The last thing I want at CES is to break something like Intel's Horseshoe Bend.
And, the good news is, I didn't. At least, that's what Intel tell me.
I returned to the booth a few hours after my initial encounter with the Horseshoe Bend to find the device more-or-less as functional as it was in the morning. The demo rep handling the evening crowd didn't seem particularly keen on letting journalists fold the device for themselves but the unit was otherwise-working.
Later, following up with Intel, I'm told that I did not break the device but just happened to accidentally trigger a hard reset button which knocked the Horseshoe Bend unit out of commission for a few minutes. If you're a little unsatisfied with that explanation, you're not the only one. Still, it's the one I ended up with and, personally, it's a lot lighter on my conscience.

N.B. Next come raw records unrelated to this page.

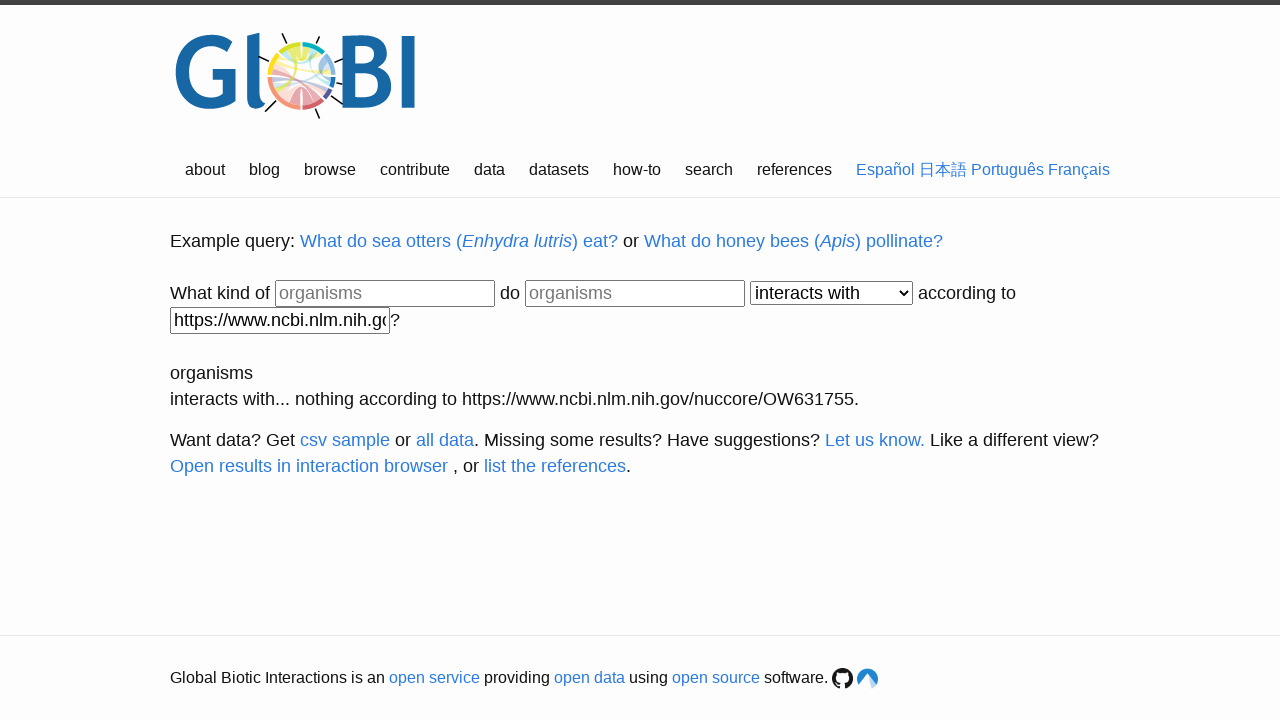

--- FILE ---
content_type: text/css; charset=utf-8
request_url: https://www.globalbioticinteractions.org/css/globi.css
body_size: 466
content:
body {
    font-family: "Helvetica Neue", Helvetica, "Segoe UI", Arial, freesans, sans-serif, "Apple Color Emoji", "Segoe UI Emoji", "Segoe UI Symbol"; 
}

.answers {
  font-size: 0.7em;
}

p.summary {
  font-size: 0.8em;
}

p.question {
  font-size: 0.8em;
}

p.examples {
  font-size: 1em;
}

div.left {
  float: left;
}

div.right {
  float: right;
}

div.figure {
  width: 40%;
  border: none;
  margin: 0.3em;
  padding: 0.3em;
}

div.figure-wide {
  width: 100%;
  border: none;
  margin: 0.3em;
  padding: 0.3em;
}

div.figure p {
  text-align: left;
  font-style: italic;
  font-size: smaller;
  text-indent: 0;
}

.logos > img {
  height: 10em;
  vertical-align:top;
  position:relative;
  padding-top: 2em;
  padding-left: 5em;
}

ul {
  list-style: none;
  padding-left: 0.1em;
}

li {
  padding: 0.1em 0.2em;
  font-size: 1.2em;
}

.closed:before {
  background-image: url(https://upload.wikimedia.org/wikipedia/commons/thumb/b/b7/Lock-red.svg/38px-Lock-red.svg.png);
  background-size: contain;
  background-repeat: no-repeat;
  background-position: center;
  display: inline-block;
  width: 1em;
  height: 1em;
  margin-right: 0.3em;
  content: "";
}

.open:before {
  background-image: url(https://upload.wikimedia.org/wikipedia/commons/thumb/6/65/Lock-green.svg/38px-Lock-green.svg.png);
  background-size: contain;
  background-repeat: no-repeat;
  background-position: center;
  display: inline-block;
  width: 1em;
  height: 1em;
  margin-right: 0.3em;
  content: "";
}

li.citation {
  padding: 0.1em 0.2em;
  font-size: 0.8em;
}

.menu,
.menu ul,
.menu li,
.menu a {
  margin: 0;
  padding: 0;
  border: none;
  outline: none;
}

.ui-widget {
  font-family: "Helvetica Neue", Helvetica, "Segoe UI", Arial, freesans, sans-serif, "Apple Color Emoji", "Segoe UI Emoji", "Segoe UI Symbol"; 
  font-size: 1.1em;
}

.ui-widget input,
.ui-widget select,
.ui-widget textarea,
.ui-widget button {
  font-family: "Helvetica Neue", Helvetica, "Segoe UI", Arial, freesans, sans-serif, "Apple Color Emoji", "Segoe UI Emoji", "Segoe UI Symbol"; 
  font-size: 1em;
}

.menu {
    height: 3.3em;
    width: auto;
  
    -webkit-border-radius: 5px;
    -moz-border-radius: 5px;
    border-radius: 5px;
}
 
.menu li {
    position: relative;
    list-style: none;
    float: left;
    display: block;
    height: 3.0em;
}

.menu li a {
    display: block;
    padding: 0 14px;
    margin: 6px 0;
    line-height: 28px;
    text-decoration: none;
 
    border-left: 1px solid #393942;
    border-right: 1px solid #4f5058;
 
    font-weight: bold;
    color: rgba(0,0,0,1.0);
 
    -webkit-transition: color .2s ease-in-out;
    -moz-transition: color .2s ease-in-out;
    -o-transition: color .2s ease-in-out;
    -ms-transition: color .2s ease-in-out;
    transition: color .2s ease-in-out;
}
 
.menu li:first-child a { border-left: none; }
.menu li:last-child a { border-right: none; }
 
.menu li:hover > a { color: rgba(0,0,255,.9); }

@media (max-width: 767px) {
  .menu li:first-child {
    float: none;
  }
  
  .ui-widget {
    clear: both;
  }
}

img.taxonLinkIcon {
  width: 0.9em;
  height: auto;
  padding: 0.1em;
}

.taxonLinkShow {
  cursor: pointer;
}

.taxonFollow {
  cursor: pointer;
}

.stats {
  font-size: 0.8em;
  font-weight: bold;
  margin-left: 0.2em;
}

.stats_green {
  background-color: greenyellow;
}

.stats_yellow {
  background-color: #ffff00;
}

.stats_red {
  background-color: #ff0000;
  color: #ffffff;
}

.stats_red > a:hover {
    color: grey;
}

.stats_red > a:visited {
    color: #ffffff;
}
.stats_red > a:link {
    color: #ffffff;
}
.stats_red > a:active {
    color: #ffffff;
}


.stats + .stats:before{
  content: '/';
  padding-right: 0.2em;
}

.badge-in-text img {
  max-height: 1.1em;
}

CES only lasts a week or so but my memories of sort-of breaking Intel's Horseshoe will endure.
If I had actually broken Intel's fancy foldable concept PC, I'd genuinely feel really bad. I'd have been That Guy. I'd have ruined it for everyone. Concept devices like the Horseshoe Bend aren't designed to last. They're designed to dazzle.
Disclosure - our coverage of CES 2020 was sponsored by Intel and Dell, who covered the cost of our flights to the US and our accommodation for the duration of our stay in Las Vegas.